Tired of washing dishes for a living in his small Texan town, Joe (Jon Voight) ups stick to New York City to make his fortune as a high-class stud. On arriving, he soon meets a sickly hustler by the name of Ratso (Dustin Hoffman) and gets a very nasty dose of reality into the bargain.
Released in 1969, John Schlesinger’s Midnight Cowboy exemplifies the transition from the free-living optimism of the 1960s into the bitter cynicism of the 1970s. Joe’s journey to the big city begins full of promise, yet his naivety makes him ill-prepared for what the city will throw at him. As a tall, handsome young man, he’s confident that he’ll be living off the wealth of lonely older women in no time.
Joe’s luck quickly runs out after he meets Ratso, a hardened street rat with an eye for fleecing wide-eyed country boys. Pretending that he’ll set Joe up with a manager, Ratso instead sends him to meet the neighbourhood religious nut job, in one of many scenes that incorporates the comic, tragic and the surreal. Nevertheless, the pair eventually strike up a co-dependent friendship, with Joe coming to stay with Ratso in his squatted bedsit.
The mean realism of Midnight Cowboy’s story is tempered by its surreal, psychological style. The promising city that encounters Joe as he steps off the greyhound bus gradually transforms into a nightmare space that prefigures the New York of Taxi Driver. It’s telling that as the film progresses, night-time scenes come to dominate those set in the day. As the city’s madness tightens its grip on Joe, the grifting Ratso becomes increasingly sympathetic, a sickly foreshadowing of Joe’s own potential fate.
A hip, loft-set party in the film’s final third appears to offer renewed hope for Joe, yet plunges Ratso further into madness. Hoffman’s performance is a sweaty, whining tour de force, his urchin stealing the film from under Voight’s feet. Ratso seems to embody the sickness at the heart of the city, a feverish, consumptive force that endlessly corrupts itself in order to survive. The final heartbreaking sequence suggests that Joe, at least, has escaped the madness, albeit at a terrible cost.

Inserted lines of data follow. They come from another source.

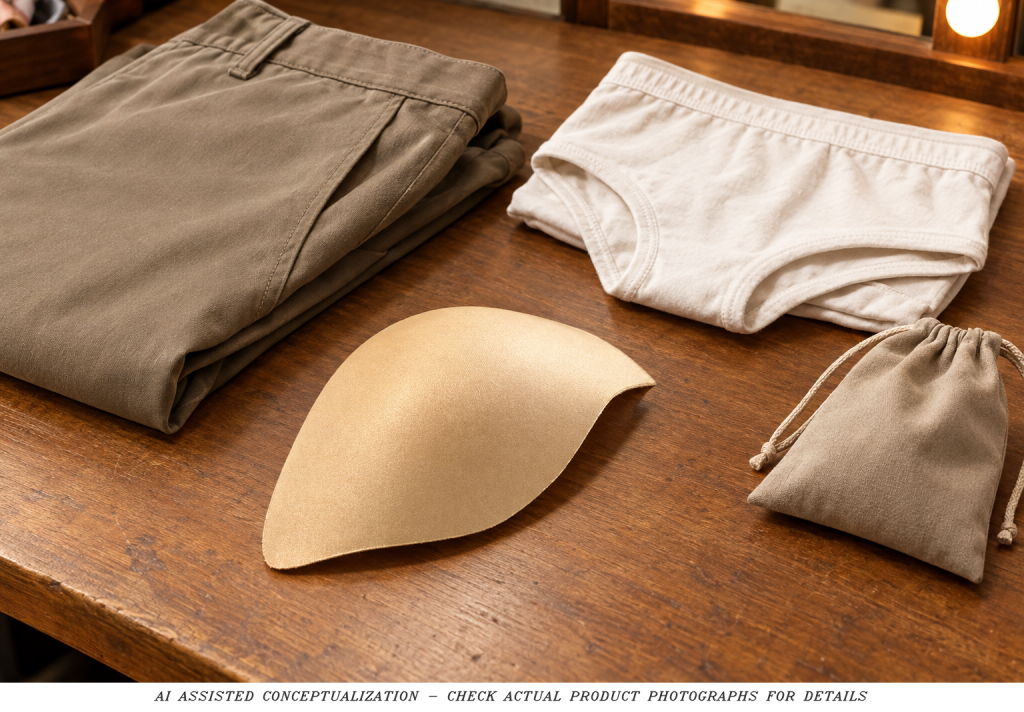AI costume-kit concept of Nude perforated-core slim insert exterior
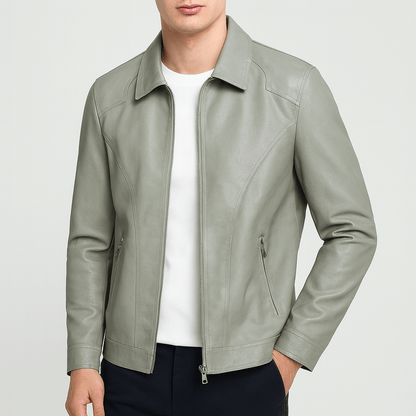 Blouson Cuir Homme Classique et Élégant
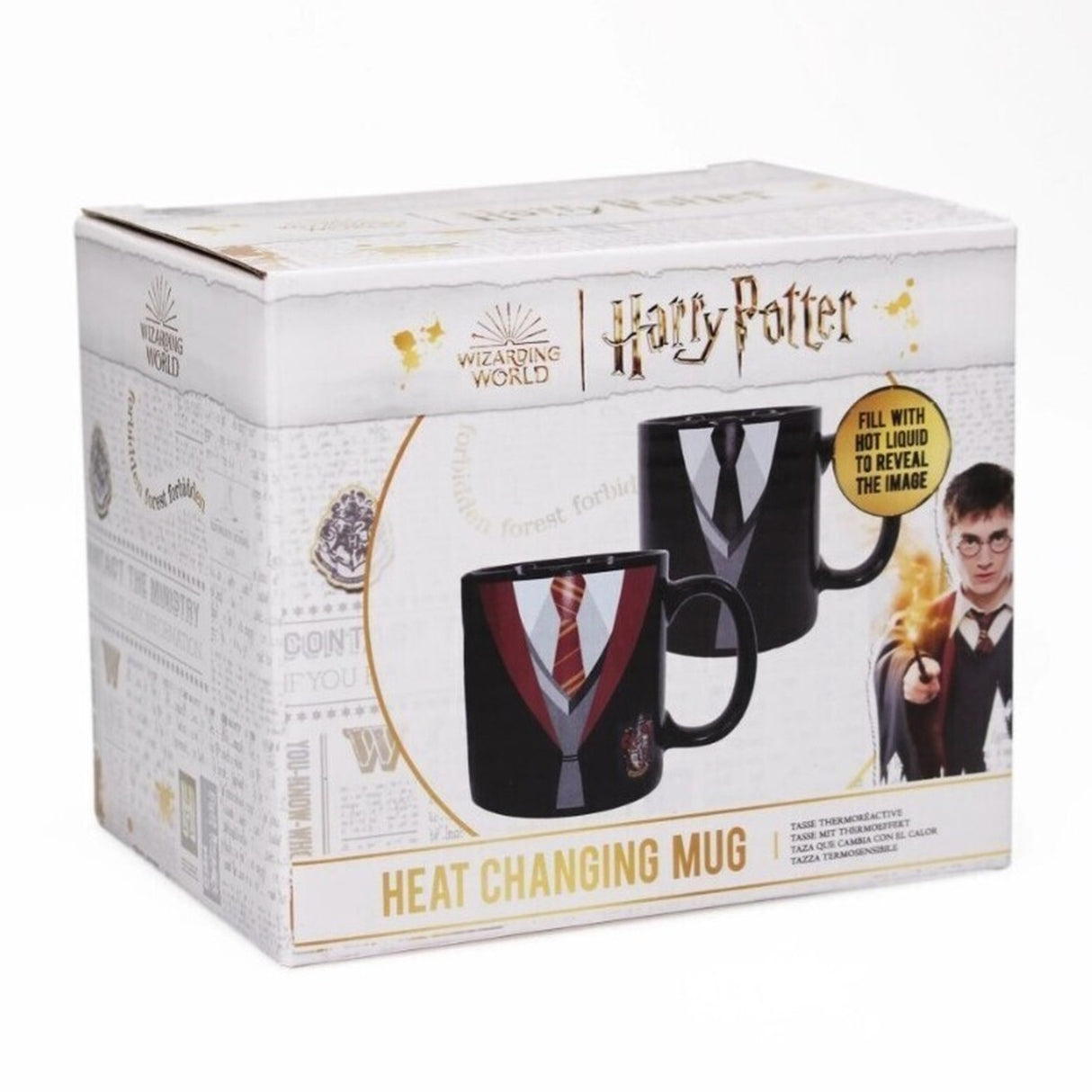 Harry Potter Gryffindor Schuluniform Kaffeebecher mit Wärmeeffekt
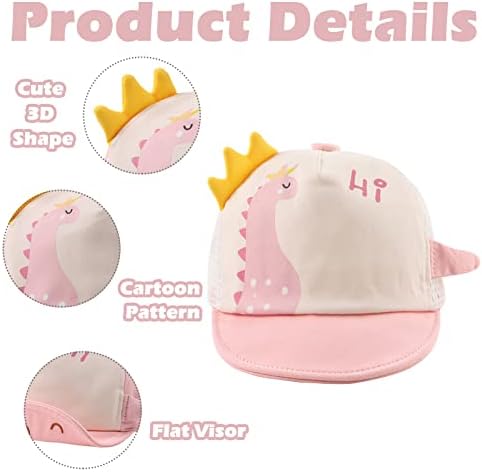 JANGANNSA Baby Duck Cap Infant Kids Sun Hat Bear Cute Cartoon Caps Spring Summer - Image 4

However, his frequent flashbacks and dream sequences tell a different story, one of a strange childhood relationship with his grandmother, and later to the brutal gang rape of his girlfriend and his wrongful imprisonment for the crime. These sequences bring into question Joe’s own perception of himself and reality. In the face of the madness that Joe carries with him before he even arrives in New York, the opening lines of Nilsson and Tipton’s iconic theme song, “Everybody’s talking at me / I don’t hear a word they’re saying / Only the echoes of my mind”, take on a darkly psychological aspect.